= Task set =
- a) In the East Bay excerpt, what three things does the text say the utopians had done by the time the paper debuted in 1978?
- b) Can you retype the East Bay excerpt word for word, between "By the time" and "of living well.", inclusive?

= Page excerpt =
I’ve always loved that story. Partly because if the King of Soul is the punch line any gag is worth the telling. But mostly because it weaves together so many features of East Bay life over the last thirty years. There’s crack and violence, of course, as well as the shadow the Panthers cast over the region’s imagination. But as that picketer stared at Lee’s shirt, and saw her own style of radical rhetoric deployed for such a frivolous cause, she saw a process that has been slowly changing the East Bay since the 1970s.

By the time this paper debuted in 1978, the utopians who had read the Berkeley Barb, shut down UC Berkeley to protest Vietnam, and created People’s Park already found themselves living in a different era. The great crusades of civil rights and the war, the trauma of Watergate, the high drama of revolutionary struggle had withered away, leaving most young Americans looking for a quieter life, but still brimming with the sense that the world was full of possibility. They didn’t quite know it, but the freaks and hipsters of Berkeley and North Oakland were helping transform America with a new kind of social revolution: the politics of living well.

= Data shown =
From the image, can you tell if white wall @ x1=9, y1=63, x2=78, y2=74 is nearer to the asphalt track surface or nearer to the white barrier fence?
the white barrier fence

= Answers to the exercises =
- a)
- Read the Berkeley Barb
- Shut down UC Berkeley to protest Vietnam
- Created People's Park

- b)
By the time this paper debuted in 1978, the utopians who had read the Berkeley Barb, shut down UC Berkeley to protest Vietnam, and created People’s Park already found themselves living in a different era. The great crusades of civil rights and the war, the trauma of Watergate, the high drama of revolutionary struggle had withered away, leaving most young Americans looking for a quieter life, but still brimming with the sense that the world was full of possibility. They didn’t quite know it, but the freaks and hipsters of Berkeley and North Oakland were helping transform America with a new kind of social revolution: the politics of living well.